Various methods are used to monitor bitumen-derived vapors, aerosols and fumes from heated bitumen. The more conventional methods are Total Particulate Matter (TPM) or solvent soluble/organic particulate matter (e.g., Benzene-Soluble Matter (BSM)). Recently more often the amount of total organic matter (TOM) in both aerosol and vapor is determined. Different official methods for PAH analysis in bitumen fumes have been propose. Due to the existence of numerous structural isomers of the PAHs, chromatographic separation either by Gas Chromatography (GC) coupled with universal Flame Ionization Detection (FID), Mass Spectrometry (MS) or High-Performance Liquid Chromatography (HPLC) coupled with ultraviolet or Fluorescence Detection (FD) is generally employed for isomer-specific identification and quantification.
At present, no international standard for the assessment of exposure to bitumen fume exists. As a result, reported values of exposures over time, between studies within the same country, and between the various countries vary significantly and must be considered carefully as to the intended use.

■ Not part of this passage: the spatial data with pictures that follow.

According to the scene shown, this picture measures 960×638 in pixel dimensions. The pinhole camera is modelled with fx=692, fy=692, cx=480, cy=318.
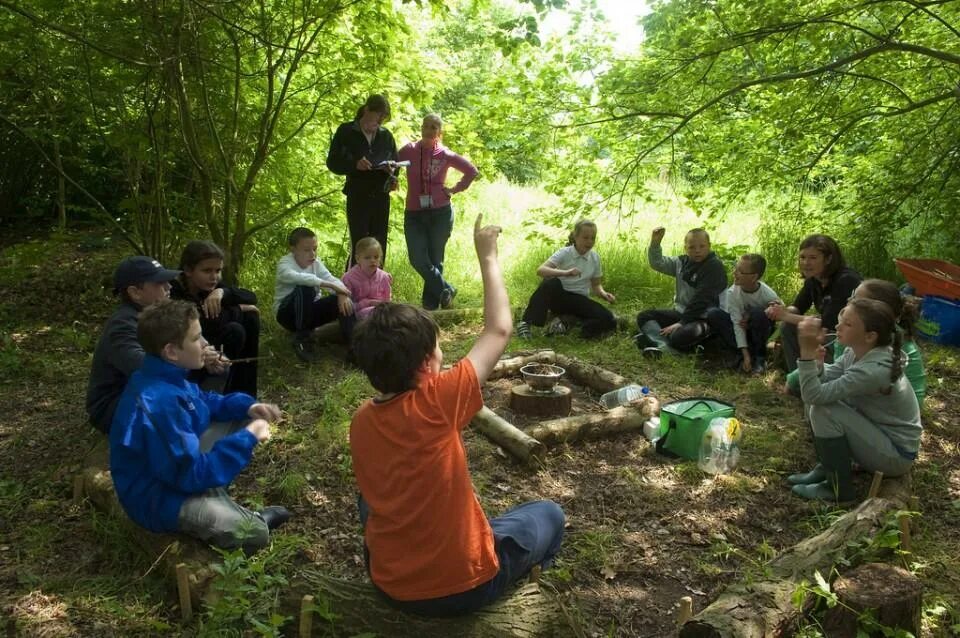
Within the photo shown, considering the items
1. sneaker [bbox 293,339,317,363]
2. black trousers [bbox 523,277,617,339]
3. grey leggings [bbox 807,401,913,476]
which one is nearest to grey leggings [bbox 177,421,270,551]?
sneaker [bbox 293,339,317,363]

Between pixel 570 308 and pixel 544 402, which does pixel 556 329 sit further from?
pixel 544 402

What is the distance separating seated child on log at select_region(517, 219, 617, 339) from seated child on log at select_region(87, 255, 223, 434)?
3424 millimetres

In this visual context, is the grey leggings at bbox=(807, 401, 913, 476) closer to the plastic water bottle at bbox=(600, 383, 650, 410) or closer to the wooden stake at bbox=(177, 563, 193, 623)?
the plastic water bottle at bbox=(600, 383, 650, 410)

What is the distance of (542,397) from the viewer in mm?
4539

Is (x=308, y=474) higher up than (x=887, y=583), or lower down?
lower down

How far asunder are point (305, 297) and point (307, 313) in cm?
13

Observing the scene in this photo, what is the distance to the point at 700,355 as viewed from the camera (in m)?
5.84

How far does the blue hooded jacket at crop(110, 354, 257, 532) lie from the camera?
260 centimetres

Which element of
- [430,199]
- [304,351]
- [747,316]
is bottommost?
[304,351]

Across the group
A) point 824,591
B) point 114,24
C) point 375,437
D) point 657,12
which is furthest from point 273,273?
point 824,591

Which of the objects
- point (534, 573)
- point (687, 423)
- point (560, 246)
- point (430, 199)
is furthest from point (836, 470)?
point (560, 246)

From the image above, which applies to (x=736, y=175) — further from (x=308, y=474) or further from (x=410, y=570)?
(x=410, y=570)

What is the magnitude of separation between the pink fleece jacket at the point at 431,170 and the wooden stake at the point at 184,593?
4.50 meters

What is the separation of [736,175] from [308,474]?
17.5 ft
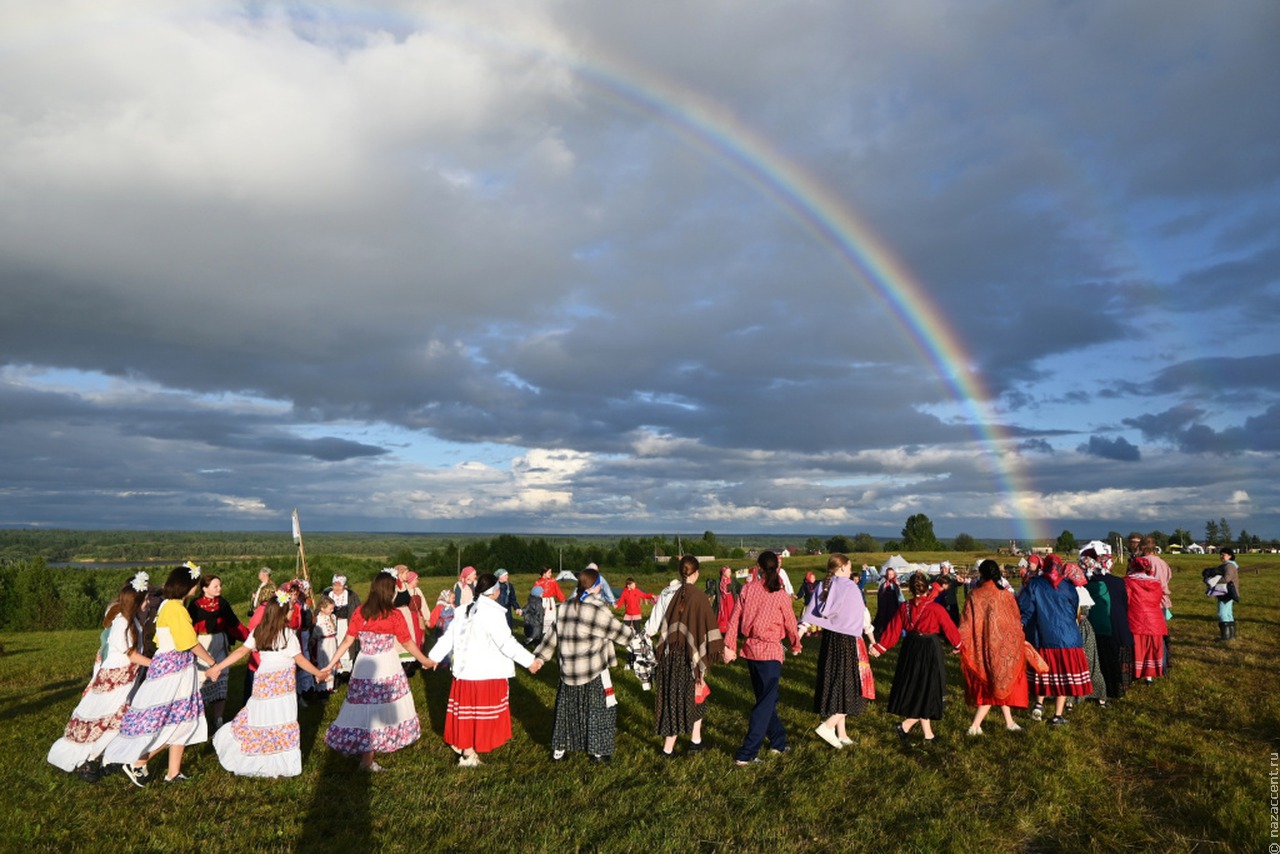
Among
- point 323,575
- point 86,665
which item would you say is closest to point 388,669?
point 86,665

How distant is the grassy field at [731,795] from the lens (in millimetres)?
6727

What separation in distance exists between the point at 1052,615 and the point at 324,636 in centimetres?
1136

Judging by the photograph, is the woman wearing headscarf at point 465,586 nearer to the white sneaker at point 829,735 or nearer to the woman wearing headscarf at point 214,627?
the woman wearing headscarf at point 214,627

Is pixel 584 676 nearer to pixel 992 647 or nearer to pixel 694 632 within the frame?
pixel 694 632

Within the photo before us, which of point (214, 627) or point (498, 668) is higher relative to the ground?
point (214, 627)

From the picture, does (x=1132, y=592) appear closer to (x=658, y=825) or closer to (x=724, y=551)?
(x=658, y=825)

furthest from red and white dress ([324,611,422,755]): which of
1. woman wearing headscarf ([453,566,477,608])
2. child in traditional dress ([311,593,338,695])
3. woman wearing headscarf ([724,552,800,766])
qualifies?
woman wearing headscarf ([453,566,477,608])

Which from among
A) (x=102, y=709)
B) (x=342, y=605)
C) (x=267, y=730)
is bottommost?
(x=267, y=730)

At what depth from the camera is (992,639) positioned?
9766 mm

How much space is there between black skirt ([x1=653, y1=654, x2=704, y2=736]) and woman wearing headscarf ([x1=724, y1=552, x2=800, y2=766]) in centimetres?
53

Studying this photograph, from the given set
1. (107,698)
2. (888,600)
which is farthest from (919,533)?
(107,698)

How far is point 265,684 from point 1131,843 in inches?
334

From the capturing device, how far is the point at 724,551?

In order to personal study of bitumen emissions, a special fume generation system has been developed to identify the polycyclic aromatic hydrocarbons and heterocyclic aromatic compounds, emitted from different types of Reclaimed Asphalt Pavement (RAP) regarding two temperature regimes 300 °C and 500 °C. The ten types of heterocyclic aromatic hydrocarbons and seventeen types of PAHs were identified and analyzed in this experiment.

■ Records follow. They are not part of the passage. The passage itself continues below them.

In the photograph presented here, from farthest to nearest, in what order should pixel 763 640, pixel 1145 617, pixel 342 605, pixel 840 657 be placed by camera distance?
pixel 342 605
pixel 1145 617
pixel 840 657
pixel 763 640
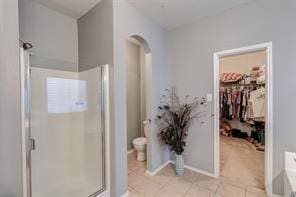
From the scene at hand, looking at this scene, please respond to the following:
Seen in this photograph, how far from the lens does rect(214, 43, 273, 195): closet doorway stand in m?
2.03

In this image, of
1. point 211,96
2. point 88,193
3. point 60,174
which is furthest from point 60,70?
point 211,96

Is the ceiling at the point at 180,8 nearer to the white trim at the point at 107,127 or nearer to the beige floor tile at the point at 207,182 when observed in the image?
Answer: the white trim at the point at 107,127

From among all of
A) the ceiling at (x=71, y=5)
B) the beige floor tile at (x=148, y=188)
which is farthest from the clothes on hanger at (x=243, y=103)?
the ceiling at (x=71, y=5)

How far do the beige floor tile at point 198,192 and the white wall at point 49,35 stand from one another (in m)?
2.37

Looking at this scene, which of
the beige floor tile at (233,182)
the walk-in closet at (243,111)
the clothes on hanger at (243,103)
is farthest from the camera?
the clothes on hanger at (243,103)

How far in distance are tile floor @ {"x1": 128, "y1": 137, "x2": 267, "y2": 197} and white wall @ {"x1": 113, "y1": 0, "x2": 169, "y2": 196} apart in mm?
221

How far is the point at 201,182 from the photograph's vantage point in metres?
2.25

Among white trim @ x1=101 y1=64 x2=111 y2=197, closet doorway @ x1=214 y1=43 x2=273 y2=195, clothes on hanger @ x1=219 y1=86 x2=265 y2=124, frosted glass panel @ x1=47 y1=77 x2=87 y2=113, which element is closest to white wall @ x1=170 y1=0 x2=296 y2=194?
closet doorway @ x1=214 y1=43 x2=273 y2=195

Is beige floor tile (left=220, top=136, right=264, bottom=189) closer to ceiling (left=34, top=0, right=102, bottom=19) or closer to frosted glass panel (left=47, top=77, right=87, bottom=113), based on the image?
frosted glass panel (left=47, top=77, right=87, bottom=113)

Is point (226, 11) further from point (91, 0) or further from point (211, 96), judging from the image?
point (91, 0)

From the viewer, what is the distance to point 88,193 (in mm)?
1918

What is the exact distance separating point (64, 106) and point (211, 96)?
2.19 meters

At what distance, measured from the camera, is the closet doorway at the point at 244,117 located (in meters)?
2.03

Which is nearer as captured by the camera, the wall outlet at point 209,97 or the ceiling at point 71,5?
the ceiling at point 71,5
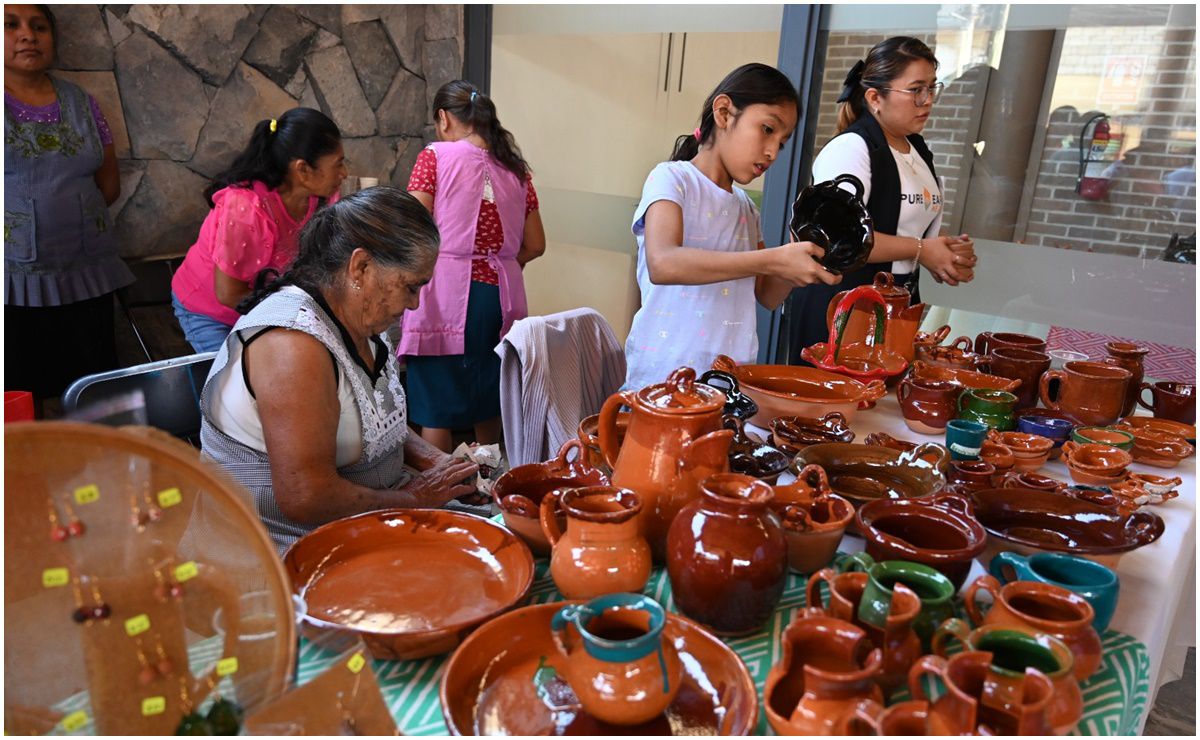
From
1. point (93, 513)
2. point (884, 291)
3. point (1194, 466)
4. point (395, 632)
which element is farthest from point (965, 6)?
point (93, 513)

This study shows that increasing temperature leads to an increase of PAHs and heterocyclic aromatic compound emissions. Regarding the assessment of bitumen emissions as possible indicator of carcinogenic exposure, bitumen fumes generated at high temperatures (for 500 °C in our experiment) are more likely to generate polycyclic aromatic hydrocarbons, carcinogenic PAHs, Heterocyclic Aromatic Hydrocarbons than fumes generated at lower temperatures (for 300 °C in our experiment). However, from our results we can note that low temperature produces low emissions, but with higher percent of carcinogenic PAHs and benzene emissions of total emissions. This result seems quite surprising for us.

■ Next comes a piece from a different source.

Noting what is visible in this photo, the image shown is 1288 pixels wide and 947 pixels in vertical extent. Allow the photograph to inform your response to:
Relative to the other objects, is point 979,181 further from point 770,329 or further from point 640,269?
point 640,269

The obtained results of Relative Carcinogenic Factor (RCF) show that decreasing of temperature leads to a decrease of RCF.
Several studies have dealt with fumes from bitumen emissions, there was report that chemical composition of bitumen fumes varies and depends on crude petroleum sources, type of asphalt, temperature and mixing during the manufacturing process, unfortunately, we do not know the composition of RAP in this experiment, in that case we cannot give more well interpretation of fumes emitted from bitumen. We can just highlight that the temperature of heated bitumen is the key parameter in order to control the emission, and low temperature reduces the possible carcinogenic effect of heated bitumen.
This study would be helpful to monitor health impacts of workers involved in road construction industry.